The human-readable part is stored in the JSON format and can be readily uploaded to modern document-store databases to allow data analyses to scale to large datasets, making the data searchable, findable and universally accessible and parsable. The human-readability of the data format also ensures future reusability.

The non-searchable data are stored in binary JSON, or their original formats and can be stored externally while still being associated with the searchable JSON data using links, URLs or stored as "attachments" to the JSON document.

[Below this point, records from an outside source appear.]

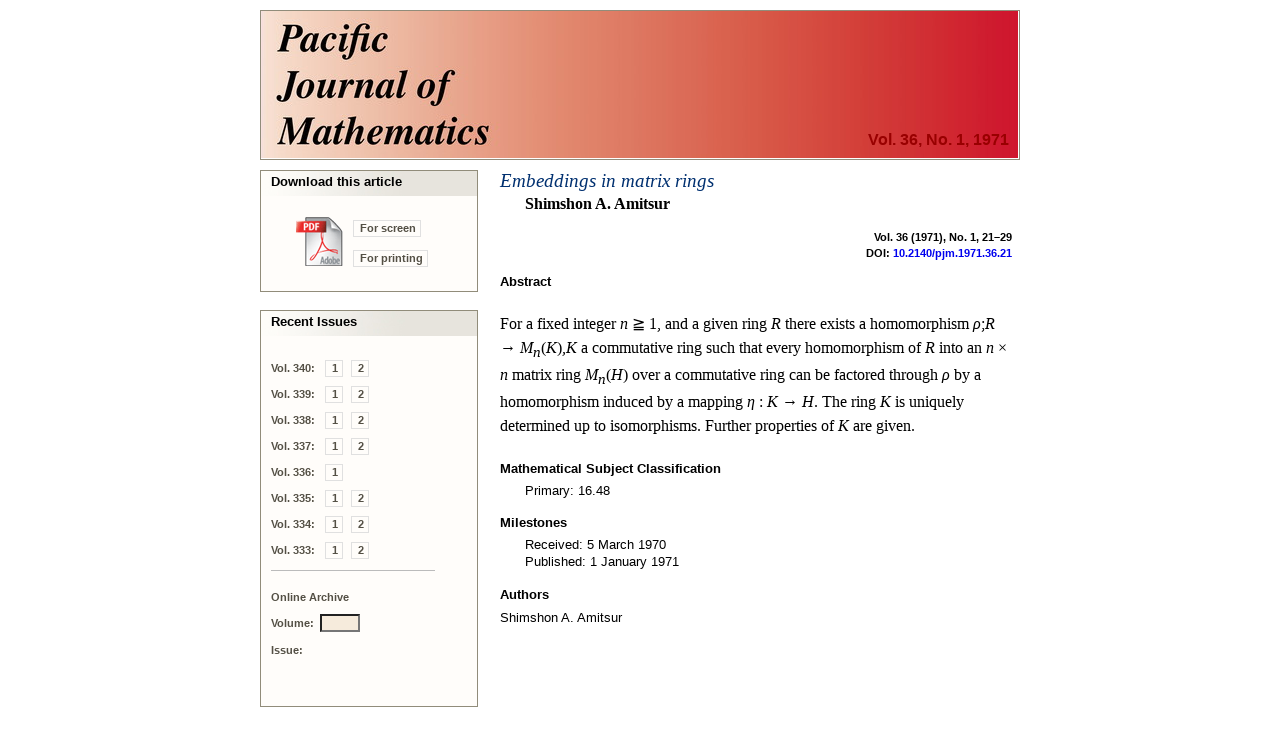

--- FILE ---
content_type: text/css
request_url: https://msp.org/pjm/etc/abstract.css
body_size: 1603
content:
/* start css.sty */
.cmr-7{font-size:115%;}
.cmmi-7{font-size:115%;font-style: italic;}
.cmmi-10{font-style: italic;}
.cmsy-7{font-size:115%;}
.cmti-10{ font-style: italic;}
.ectt-1000{ font-style: normal ; font-family: sans-serif;}
@media print {div.crosslinks {visibility:hidden;}}
a img { border-top: 0; border-left: 0; border-right: 0; }
center { margin-top:1em; margin-bottom:1em; }
td center { margin-top:0em; margin-bottom:0em; }
.Canvas { position:relative; }
img.math{vertical-align:middle;}

.ecti-1000 {font-style: italic;}
.ecbx-1000 {font-weight: bold;}

li p.indent { text-indent: 0em }
.enumerate1 {list-style-type:decimal;}
.enumerate2 {list-style-type:lower-alpha;}
.enumerate3 {list-style-type:lower-roman;}
.enumerate4 {list-style-type:upper-alpha;}
div.newtheorem { margin-bottom: 2em; margin-top: 2em;}
.obeylines-h,.obeylines-v {white-space: nowrap; }
div.obeylines-v p { margin-top:0; margin-bottom:0; }
.overline{ text-decoration:overline; }
.overline img{ border-top: 1px solid black; }
td.displaylines {text-align:center; white-space:nowrap;}
.centerline {text-align:center;}
.rightline {text-align:right;}
div.verbatim {font-family: monospace; white-space: nowrap; }
.fbox {padding-left:3.0pt; padding-right:3.0pt; text-indent:0pt; border:solid black 0.4pt; }
div.center div.fbox {text-align:center; clear:both; padding-left:3.0pt; padding-right:3.0pt; text-indent:0pt; border:solid black 0.4pt; }
table.minipage{width:100%;}
div.center, div.center div.center {text-align: center; margin-left:1em; margin-right:1em;}
div.center div {text-align: left;}
div.flushright, div.flushright div.flushright {text-align: right;}
div.flushright div {text-align: left;}
div.flushleft {text-align: left;}
.underline{ text-decoration:underline; }
.underline img{ border-bottom: 1px solid black; margin-bottom:1pt; }
.framebox-c, .framebox-l, .framebox-r { padding-left:3.0pt; padding-right:3.0pt; text-indent:0pt; border:solid black 0.4pt; }
.framebox-c {text-align:center;}
.framebox-l {text-align:left;}
.framebox-r {text-align:right;}
span.thank-mark{ vertical-align: super }
div.tabular, div.center div.tabular {text-align: center; margin-top:0.5em; margin-bottom:0.5em; }
table.tabular td p{margin-top:0em;}
table.tabular {margin-left: auto; margin-right: auto;}
div.td00{ margin-left:0pt; margin-right:0pt; }
div.td01{ margin-left:0pt; margin-right:5pt; }
div.td10{ margin-left:5pt; margin-right:0pt; }
div.td11{ margin-left:5pt; margin-right:5pt; }
td.td00{ padding-left:0pt; padding-right:0pt; }
td.td01{ padding-left:0pt; padding-right:5pt; }
td.td10{ padding-left:5pt; padding-right:0pt; }
td.td11{ padding-left:5pt; padding-right:5pt; }
.hline hr, .cline hr{ height : 1px; margin:0px; }
.tabbing-right {text-align:right;}
div.float img, div.float .caption {text-align:center;}
div.figure img, div.figure .caption {text-align:center;}
.marginpar {width:20%; float:right; text-align:left; margin-left:auto; margin-top:0.5em; font-size:85%; text-decoration:underline;}
.marginpar p{margin-top:0.4em; margin-bottom:0.4em;}
.equation td{text-align:center; }
td.equation { margin-top:1em; margin-bottom:1em; }
td.eqnarray4 { width:5%; white-space: normal; }
td.eqnarray2 { width:5%; }
table.eqnarray-star, table.eqnarray {width:100%;}
div.eqnarray{text-align:center;}
div.array {text-align:center;}
div.pmatrix {text-align:center;}
span.pmatrix img{vertical-align:middle;}
div.pmatrix {text-align:center;}
img.cdots{vertical-align:middle;}
.partToc a, .partToc, .likepartToc a, .likepartToc {line-height: 200%; font-weight:bold; font-size:110%;}
.chapterToc a, .chapterToc, .likechapterToc a, .likechapterToc, .appendixToc a, .appendixToc {line-height: 200%; font-weight:bold;}
.caption td.id{font-weight: bold; white-space: nowrap; }
table.caption {text-align:center;}
h1.partHead{text-align: center}
p.bibitem { text-indent: -2em; margin-left: 2em; margin-top:0.6em; margin-bottom:0.6em; }
p.bibitem-p { text-indent: 0em; margin-left: 2em; margin-top:0.6em; margin-bottom:0.6em; }
.paragraphHead, .likeparagraphHead { margin-top:2em; font-weight: bold;}
.subparagraphHead, .likesubparagraphHead { font-weight: bold;}
.quote {margin-bottom:0.25em; margin-top:0.25em; margin-left:1em; }
.verse{white-space:nowrap; margin-left:2em}
div.maketitle {text-align:center;}
h2.titleHead{text-align:center;}
div.maketitle{ margin-bottom: 2em; }
div.author, div.date {text-align:center;}
div.thanks{text-align:left; margin-left:10%; font-size:80%; font-style:italic; }
div.author{white-space: nowrap;}
.quotation {margin-bottom:0.25em; margin-top:0.25em; margin-left:1em; }
h1.partHead{text-align: center}
.abstract p {margin-left:5%; margin-right:5%;}
.equation td{text-align:center; }
table.align, table.alignat, table.xalignat, table.xxalignat, table.flalign, table.align-star, table.alignat-star, table.xalignat-star, table.flalign-star {width:100%; white-space: nowrap;}
td.align-label { width:5%; }
td.align-odd { text-align:right; padding-right:0.3em;}
td.align-even { text-align:left; padding-right:0.6em;}
td.gather-star, td.gather1 {text-align:center; }
/* end css.sty */

h5 {			/* section title */
	font: bold 10pt Verdana, Arial, Helvetica, sans-serif;
	margin-bottom: .5em;
}

p.indent, p.noindent, p.nopar, div.centerline, li.itemize, div.math-display {
	xfont: 10pt Verdana, Arial, Helvetica, "sans serif";
	line-height: 1.5;
	margin: .2em .2em .5em 0em;
	border: none; padding: 0px;
	vertical-align: middle;
}

p.indent {
	margin-top: 1em;
}

ol, li {
	xfont: 10pt Verdana, Arial, Helvetica, "sans serif";
	line-height: 1.4;
	margin-top: .4em; margin-right: .2em;
	text-align: left;
	vertical-align: middle;
}

SUB {
	vertical-align: -20%;
}

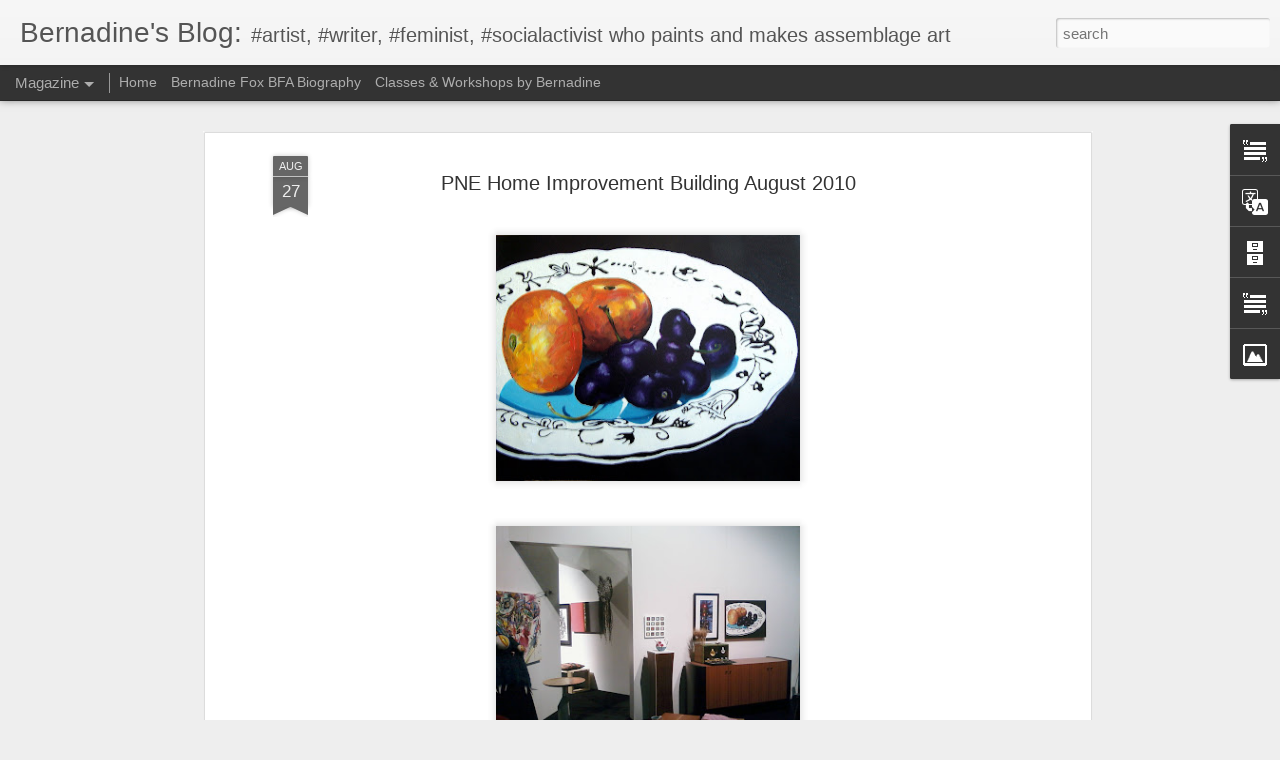

--- FILE ---
content_type: text/javascript; charset=UTF-8
request_url: https://bernadinesblog.blogspot.com/?v=0&action=initial&widgetId=Text2&responseType=js&xssi_token=AOuZoY4XJR7NaWr6C8hVx-u0JB36CvTAhA%3A1768812978859
body_size: -54
content:
try {
_WidgetManager._HandleControllerResult('Text2', 'initial',{'content': 'All drawings, paintings, sculptures and other created images on this page are the copyrighted material of Bernadine Fox (unless otherwise stated) and cannot be copied, used, reprinted, or modified without the expressed permission of Bernadine Fox.  To obtain permission please contact Bernadine directly.\x3cbr/\x3e', 'title': 'Copyright'});
} catch (e) {
  if (typeof log != 'undefined') {
    log('HandleControllerResult failed: ' + e);
  }
}


--- FILE ---
content_type: text/javascript; charset=UTF-8
request_url: https://bernadinesblog.blogspot.com/?v=0&action=initial&widgetId=Text1&responseType=js&xssi_token=AOuZoY4XJR7NaWr6C8hVx-u0JB36CvTAhA%3A1768812978859
body_size: -63
content:
try {
_WidgetManager._HandleControllerResult('Text1', 'initial',{'content': 'website: \x3ca href\x3d\x22http://www.bernadinefox.ca/\x22\x3ewww.bernadinefox.ca\x3c/a\x3e\x3cbr/\x3efacebook: \x3ca href\x3d\x22http://www.facebook.com/home.php#%21/bernadine.fox\x22\x3ebernadine.fox\x3c/a\x3e\x3cbr/\x3etwitter: \x3ca href\x3d\x22http://twitter.com/#%21/bernadinefox\x22\x3ebernadinefox\x3c/a\x3e\x3cbr/\x3eYouTube: \x3ca href\x3d\x22http://www.youtube.com/user/foxbernadine?feature\x3dmhsn\x22\x3efoxbernadine\x3c/a\x3e\x3cbr/\x3e', 'title': 'How to find Bernadine:'});
} catch (e) {
  if (typeof log != 'undefined') {
    log('HandleControllerResult failed: ' + e);
  }
}


--- FILE ---
content_type: text/javascript; charset=UTF-8
request_url: https://bernadinesblog.blogspot.com/?v=0&action=initial&widgetId=Text1&responseType=js&xssi_token=AOuZoY4XJR7NaWr6C8hVx-u0JB36CvTAhA%3A1768812978859
body_size: -67
content:
try {
_WidgetManager._HandleControllerResult('Text1', 'initial',{'content': 'website: \x3ca href\x3d\x22http://www.bernadinefox.ca/\x22\x3ewww.bernadinefox.ca\x3c/a\x3e\x3cbr/\x3efacebook: \x3ca href\x3d\x22http://www.facebook.com/home.php#%21/bernadine.fox\x22\x3ebernadine.fox\x3c/a\x3e\x3cbr/\x3etwitter: \x3ca href\x3d\x22http://twitter.com/#%21/bernadinefox\x22\x3ebernadinefox\x3c/a\x3e\x3cbr/\x3eYouTube: \x3ca href\x3d\x22http://www.youtube.com/user/foxbernadine?feature\x3dmhsn\x22\x3efoxbernadine\x3c/a\x3e\x3cbr/\x3e', 'title': 'How to find Bernadine:'});
} catch (e) {
  if (typeof log != 'undefined') {
    log('HandleControllerResult failed: ' + e);
  }
}


--- FILE ---
content_type: text/javascript; charset=UTF-8
request_url: https://bernadinesblog.blogspot.com/?v=0&action=initial&widgetId=Image1&responseType=js&xssi_token=AOuZoY4XJR7NaWr6C8hVx-u0JB36CvTAhA%3A1768812978859
body_size: -30
content:
try {
_WidgetManager._HandleControllerResult('Image1', 'initial',{'title': 'Bernadine Fox in Studio', 'width': 660, 'height': 570, 'sourceUrl': '//2.bp.blogspot.com/_frseXpn97qs/SuNcf_CtyEI/AAAAAAAAAAU/nWgdHQCAXhY/S660/bfox+studio+edited+cropped.bmp', 'caption': '\x22The Family Way\x22 (painting in background)', 'link': 'http://www.bernadinefox.ca', 'shrinkToFit': false, 'sectionWidth': 660});
} catch (e) {
  if (typeof log != 'undefined') {
    log('HandleControllerResult failed: ' + e);
  }
}


--- FILE ---
content_type: text/plain
request_url: https://www.google-analytics.com/j/collect?v=1&_v=j102&a=1249949246&t=pageview&_s=1&dl=https%3A%2F%2Fbernadinesblog.blogspot.com%2F2010%2F08%2Fpne-home-improvement-building-august.html&ul=en-us%40posix&dt=Bernadine%27s%20Blog%3A%3A%20PNE%20Home%20Improvement%20Building%20August%202010&sr=1280x720&vp=1280x720&_u=IEBAAEABAAAAACAAI~&jid=1610556448&gjid=1994134214&cid=1487911096.1768812980&tid=UA-18790714-1&_gid=219041353.1768812980&_r=1&_slc=1&z=821345792
body_size: -454
content:
2,cG-ZR1EZ3SB1Y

They can be "re-united" with the searchable data on-demand to restore the full dataset for data analysis.

For conversion of human-readable data files, njprep currently supports .json, .tsv, .csv, and various text files (.txt/.md/.rst); for a limit set of neuroimaging data files, such as .nii.gz, .snirf, njprep parse the file header into JSON while storing the rest into binary files. njprep also converts symbolic links to a special JSON element to maintain the linkage. Other human-readable documentation files, such as .png, .jpg, .pdf are stored as attachments

how to use njprep

# convert all datasets in a database to JSON
njprep /database/root/ /output/json/root/ database_name

# convert a specific dataset "dataset_name" in a specific database to JSON
njprep /database/root/ /output/json/root/ database_name dataset_name

# convert a single file or subject-folder in a given 
njprep /database/root/ /output/json/root/ database_name dataset_name /path/to/a/file

Dependencies

For Linux and Mac OS:

  • jq
  • curl
  • GNU Octave
  • jbids https://github.com/NeuroJSON/jbids - including 4 submodules under tools)
  • libparallel-forkmanager-perl (for Parallel::ForkManager)
  • libwww-perl (for LWP::UserAgent)
  • libjson-xs-perl (for JSON::XS)

For Windows: please first install cygwin64 (http://cygwin.com/) or MSYS2 (http://msys2.org/) and also install the above packages in the corresponding cygwin64/msys2 installers.

When converting datasets with neuroj or njprep, conversion for some of the data files, such as .snirf or .nii/.nii.gz requires octave and the jbids toolbox (including its submodules). Other functionalities does not require octave.